Text: (online videos via Coursera on Systematic Program Design)

Prof: Dr Ronald Garcia

Ron is a cool guy. Great sense of humour. He spent a lot of time answering basic questions and doing (generally) simplified examples which annoyed some, since they had already grasped the basics from the videos, and wanted him to explain the more complex aspects of the course. I didn’t mind, since I failed to fully grasp some of the basics from the videos. And sometimes Ron’s simplifications can be applied to a more complex setting. For example, the way he explained built in abstract functions was simple but did not leave out any nuances.


I worked very hard in this course. Some people who had serious prior programming experience, or got really addicted to programming once initiated by this course, found the assignments and tests a breeze. I did not. I got a very good result, but I think that was a result of generous scaling and a lot of hard work on my part. Problem sets are increasingly difficult. Though the first midterm is really easy if you made the faintest attempt to keep up with the material, the second midterm and the final are exponentially harder.

Key Concepts

HTDF recipe

HTDD recipe



Hard Concepts

Work-list accumulators: Required me to fundamentally alter the way I saw the structure of  my template, which was a challenge. Lots of moving parts as well.

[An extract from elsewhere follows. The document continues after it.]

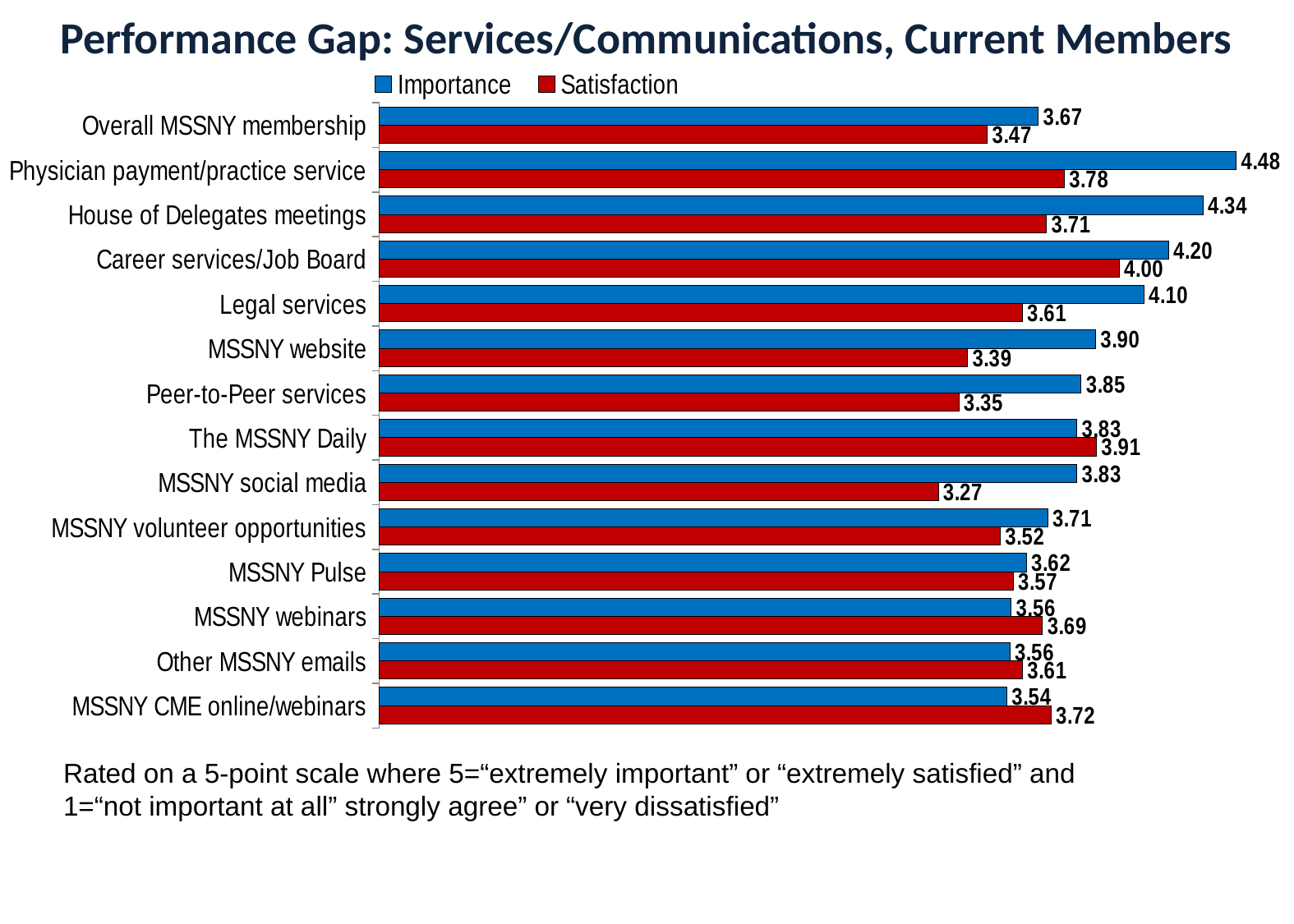
How many series does the legend list? 2 Which category has the lowest Satisfaction value? MSSNY social media What is the Satisfaction value for Career services/Job Board? 4.00 Is the Importance value for House of Delegates meetings greater or less than 4.00? greater For The MSSNY Daily, which is larger: Importance or Satisfaction? Satisfaction What is the Importance value for Physician payment/practice service? 4.48 How many categories are shown in the chart? 14 What is the difference between Importance and Satisfaction for Peer-to-Peer services? 0.50 What is the Satisfaction value for MSSNY social media? 3.27 Which category has the highest Importance value? Physician payment/practice service What colour represents the Satisfaction series? Red What kind of chart is shown on the slide? Bar chart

Back-tracking search over generated trees: Most finals have a question on this, pretty tough, with so many moving parts, but the structure is pretty repetitive.

Abstract fold functions: Making one is easy, but using one to solve a problem is a challenge. Requires practice, insight and being methodical.


Generally okay lab, since the TA’s are on hand to help. This was in stark contrast to the problem sets which are generally harder, and you have to work on individually. I found the first few labs super-simple, but the one’s after the first midterm increased dramatically in hardness. I generally did not come close to the the 3-hour mark, though many people often remained till the end and many others would finish ahead of me within the first 30 minutes.


If you are not really  into programming, or have no serious programming experience, be prepared to work very hard to get the most out of this course. I honestly felt that the course was rushed and I didn’t have time to digest what I had learnt.